Thursday, September 29, 2022

Another Gas Pipeline To Europe Faces Closure

One of the last remaining gas pipelines into Europe may be SHUT DOWN in legal dispute, unleashing “End of Days” energy crisis without precedent





Yet another gas pipeline to Europe – one of the last that is still online, just to be clear – faces closure due to an ongoing legal spat between Russia and Ukraine.

Reports indicate that the Russia state-owned gas giant Gazprom PJSC has rejected all claims from Ukraine’s energy firm Naftogaz concerning arbitration proceedings over the transit of Russian gas.
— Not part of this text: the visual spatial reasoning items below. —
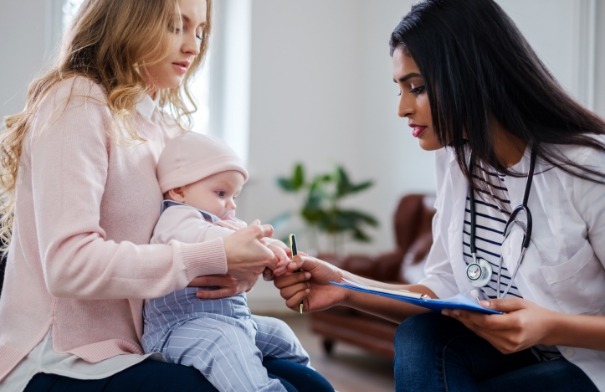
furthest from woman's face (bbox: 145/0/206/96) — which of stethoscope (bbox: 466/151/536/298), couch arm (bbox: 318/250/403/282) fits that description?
couch arm (bbox: 318/250/403/282)

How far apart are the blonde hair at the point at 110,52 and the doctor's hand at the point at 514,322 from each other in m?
0.76

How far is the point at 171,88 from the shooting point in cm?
177

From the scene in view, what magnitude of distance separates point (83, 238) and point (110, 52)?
0.41 meters

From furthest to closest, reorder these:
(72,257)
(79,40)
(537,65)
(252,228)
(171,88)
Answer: (171,88), (537,65), (79,40), (252,228), (72,257)

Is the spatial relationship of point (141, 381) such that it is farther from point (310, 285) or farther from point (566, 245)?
point (566, 245)

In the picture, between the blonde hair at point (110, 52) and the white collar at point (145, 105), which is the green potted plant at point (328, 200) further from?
the blonde hair at point (110, 52)

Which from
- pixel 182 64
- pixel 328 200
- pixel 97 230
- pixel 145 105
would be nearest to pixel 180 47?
pixel 182 64

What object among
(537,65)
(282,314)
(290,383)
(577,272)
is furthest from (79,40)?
(282,314)

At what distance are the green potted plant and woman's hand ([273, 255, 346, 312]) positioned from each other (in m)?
3.45

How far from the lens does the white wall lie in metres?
5.65

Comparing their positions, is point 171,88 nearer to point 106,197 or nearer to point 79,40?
point 79,40

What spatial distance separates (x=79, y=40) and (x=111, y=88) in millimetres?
127

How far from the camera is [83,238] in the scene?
1318 mm

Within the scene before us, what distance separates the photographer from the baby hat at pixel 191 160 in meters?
1.55
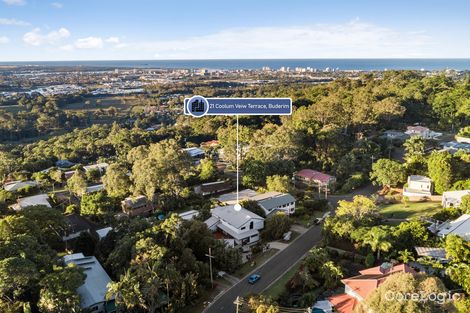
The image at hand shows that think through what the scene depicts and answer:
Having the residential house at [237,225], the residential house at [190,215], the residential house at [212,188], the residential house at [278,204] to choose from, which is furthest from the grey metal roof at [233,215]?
the residential house at [212,188]

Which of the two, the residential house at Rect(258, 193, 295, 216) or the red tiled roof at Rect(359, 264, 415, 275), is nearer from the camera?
the red tiled roof at Rect(359, 264, 415, 275)

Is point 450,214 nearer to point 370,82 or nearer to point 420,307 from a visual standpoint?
point 420,307

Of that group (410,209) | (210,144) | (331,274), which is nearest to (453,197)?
(410,209)

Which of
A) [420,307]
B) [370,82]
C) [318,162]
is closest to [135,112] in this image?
[370,82]

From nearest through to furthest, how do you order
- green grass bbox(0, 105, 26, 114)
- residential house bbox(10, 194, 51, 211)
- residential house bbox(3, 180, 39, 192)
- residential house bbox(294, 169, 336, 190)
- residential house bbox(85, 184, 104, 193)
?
1. residential house bbox(10, 194, 51, 211)
2. residential house bbox(294, 169, 336, 190)
3. residential house bbox(85, 184, 104, 193)
4. residential house bbox(3, 180, 39, 192)
5. green grass bbox(0, 105, 26, 114)

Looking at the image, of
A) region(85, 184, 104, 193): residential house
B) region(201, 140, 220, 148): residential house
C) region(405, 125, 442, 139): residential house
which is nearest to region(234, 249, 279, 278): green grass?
region(85, 184, 104, 193): residential house

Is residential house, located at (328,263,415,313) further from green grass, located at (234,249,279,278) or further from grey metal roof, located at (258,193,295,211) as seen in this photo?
grey metal roof, located at (258,193,295,211)

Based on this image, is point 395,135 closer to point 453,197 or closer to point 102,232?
point 453,197
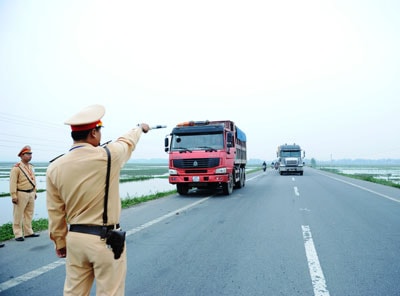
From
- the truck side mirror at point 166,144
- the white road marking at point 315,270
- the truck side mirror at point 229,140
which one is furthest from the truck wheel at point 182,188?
the white road marking at point 315,270

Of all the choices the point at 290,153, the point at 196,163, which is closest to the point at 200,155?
the point at 196,163

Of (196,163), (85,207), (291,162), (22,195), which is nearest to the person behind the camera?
(85,207)

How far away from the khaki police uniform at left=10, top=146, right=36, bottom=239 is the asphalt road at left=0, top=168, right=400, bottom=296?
31 centimetres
Gazprom notified the arbitration court about its rejections, as well as announced that sanctions may have to be imposed against Naftogaz if it attempts to pursue the arbitration case any further.

Should these sanctions become a reality, Gazprom would be prohibited from paying Ukraine any further transit fees – meaning no more gas for Europe. (Related: Russia’s Nord Stream 1 [NS1] is offline indefinitely, and Nord Stream 2 [NS2] was just blown up, rendering it useless.)

Earlier this month, Naftogaz initiated a new arbitration proceeding against Gazprom, claiming the Russian energy company failed to pay for the rendered service of gas transportation through Ukraine.

According to Naftogaz, “funds were not paid by Gazprom, neither on time nor in full.”

In response, Gazprom said that Naftogaz has no “appropriate reasons” to reject its obligations on transit via the Sokhranovka point, a key route through which Russia exports gas to Europe.

Back in May, Ukraine suspended the flow of Russian gas through Sokhranovka, which delivers nearly one-third of the fuel that is piped from Russia to Europe straight through Ukraine.


Ukraine blamed Russia for the shutdown, indicating that the flows would be moved elsewhere. Immediately following the halt, gas prices skyrocketed by almost 20 percent as traders speculate that Europe will have to live without Russian gas both this winter and beyond.

“In practice, this will mean a ban on Gazprom from fulfilling obligations to sanctioned bodies under completed transactions, including financial transactions,” the company announced about the dispute.

According to some reports, it is not a matter of if the Naftogaz pipeline will be shut down, but rather when. In that event, the only pipeline left for Gazprom to send gas will be the TurkStream pipeline to Turkey, which covers Turkey and “a handful of European countries that haven’t severed business ties with Russia.”

“What’s the most outrageous of all this is the EU can click a mouse and reverse the sanctions on Russia, and un-freeze their billions that they stole,” one commenter expressed about the situation.